The only contraindications to breastfeeding are:
- Your infant is diagnosed with classic galactosemia, a rare genetic metabolic disorder.
- You are taking anticancer drugs that contain radioactive substances - it may be necessary to stop breastfeeding for some time.
- You are using an illicit drug, such as opioids, PCP (phencyclidine) or cocaine.
- Certain medications can cause side effects that sometimes make it necessary to stop breastfeeding.
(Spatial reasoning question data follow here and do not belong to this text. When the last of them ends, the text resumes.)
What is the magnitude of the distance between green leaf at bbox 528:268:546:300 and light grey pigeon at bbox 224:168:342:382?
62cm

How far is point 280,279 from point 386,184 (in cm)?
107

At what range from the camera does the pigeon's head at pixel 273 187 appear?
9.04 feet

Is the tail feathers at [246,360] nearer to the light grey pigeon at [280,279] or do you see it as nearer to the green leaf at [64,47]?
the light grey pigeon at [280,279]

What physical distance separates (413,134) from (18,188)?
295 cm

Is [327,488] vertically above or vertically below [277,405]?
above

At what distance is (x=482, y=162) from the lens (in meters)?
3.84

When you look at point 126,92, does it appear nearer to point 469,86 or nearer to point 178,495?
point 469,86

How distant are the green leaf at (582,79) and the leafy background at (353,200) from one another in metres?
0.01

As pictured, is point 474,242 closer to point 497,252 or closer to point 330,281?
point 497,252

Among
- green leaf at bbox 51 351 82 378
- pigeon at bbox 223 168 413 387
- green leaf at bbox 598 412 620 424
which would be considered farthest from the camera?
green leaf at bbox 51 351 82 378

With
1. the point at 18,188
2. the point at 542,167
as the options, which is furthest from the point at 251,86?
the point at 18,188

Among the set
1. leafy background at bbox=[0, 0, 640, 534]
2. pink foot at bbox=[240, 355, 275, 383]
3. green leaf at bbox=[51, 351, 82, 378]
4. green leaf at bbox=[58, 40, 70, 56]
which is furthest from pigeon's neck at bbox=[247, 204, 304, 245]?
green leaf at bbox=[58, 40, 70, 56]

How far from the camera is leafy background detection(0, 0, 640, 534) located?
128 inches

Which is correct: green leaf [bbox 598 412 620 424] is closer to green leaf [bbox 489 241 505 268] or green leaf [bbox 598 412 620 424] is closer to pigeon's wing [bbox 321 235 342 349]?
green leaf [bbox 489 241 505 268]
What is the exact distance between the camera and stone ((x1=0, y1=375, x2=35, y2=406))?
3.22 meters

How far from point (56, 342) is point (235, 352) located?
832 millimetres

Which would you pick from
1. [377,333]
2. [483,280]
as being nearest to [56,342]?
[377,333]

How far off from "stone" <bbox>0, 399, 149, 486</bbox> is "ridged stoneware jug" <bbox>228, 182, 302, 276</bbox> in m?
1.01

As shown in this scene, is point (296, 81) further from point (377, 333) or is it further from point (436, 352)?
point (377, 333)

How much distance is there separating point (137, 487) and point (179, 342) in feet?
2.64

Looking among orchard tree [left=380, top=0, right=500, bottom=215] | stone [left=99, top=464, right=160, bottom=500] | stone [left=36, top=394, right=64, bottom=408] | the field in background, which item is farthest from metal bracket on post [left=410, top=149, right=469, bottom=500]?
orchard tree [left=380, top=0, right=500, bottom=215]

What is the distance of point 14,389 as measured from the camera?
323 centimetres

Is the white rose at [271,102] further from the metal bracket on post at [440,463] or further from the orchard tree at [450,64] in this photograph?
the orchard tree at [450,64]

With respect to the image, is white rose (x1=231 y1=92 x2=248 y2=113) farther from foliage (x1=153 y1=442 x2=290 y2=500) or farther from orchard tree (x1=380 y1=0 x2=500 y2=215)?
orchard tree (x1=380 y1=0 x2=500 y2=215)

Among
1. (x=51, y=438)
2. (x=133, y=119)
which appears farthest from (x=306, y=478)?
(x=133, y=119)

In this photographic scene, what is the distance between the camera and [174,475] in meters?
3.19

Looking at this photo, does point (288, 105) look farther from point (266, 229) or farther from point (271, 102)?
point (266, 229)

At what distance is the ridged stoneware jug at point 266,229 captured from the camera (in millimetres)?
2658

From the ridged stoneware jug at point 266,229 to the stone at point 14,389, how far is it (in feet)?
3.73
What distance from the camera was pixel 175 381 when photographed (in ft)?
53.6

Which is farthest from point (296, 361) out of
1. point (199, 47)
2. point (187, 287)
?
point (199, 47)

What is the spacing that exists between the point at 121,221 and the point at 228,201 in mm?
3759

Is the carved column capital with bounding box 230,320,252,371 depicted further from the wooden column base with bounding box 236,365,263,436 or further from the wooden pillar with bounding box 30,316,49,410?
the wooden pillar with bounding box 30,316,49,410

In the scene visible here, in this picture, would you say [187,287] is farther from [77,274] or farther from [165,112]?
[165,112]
- You have either suspected or confirmed Ebola virus disease.
Human milk banks
If you are unable to provide your milk to your baby, human milk banks can be used. There are non-profit organizations that manage the selection, collection, analysis, processing, storage and distribution of human milk from donors. A human milk donor is a woman who gives her excess milk to the bank to feed children whose mothers does not have milk. From the human milk bank, milk is distributed to patients who are, in most cases, premature newborns. In order for milk to be donated, it is necessary to ensure certain procedures including:
- An analysis of the health status and habits of the donor (use of medication and illegal substances, and donating milk before the expiration of the required time after blood transfusion, tattoos, organ transplantation, and some vaccines, is prohibited).
- An adequate milk transport chain.
- Bacteriological analysis of the milk.
- Heat treatment of the milk (holder pasteurisation).
- Labelling and storage of the milk.
There are many milk banks across the world, including 282 in the European Association of Milk Banks.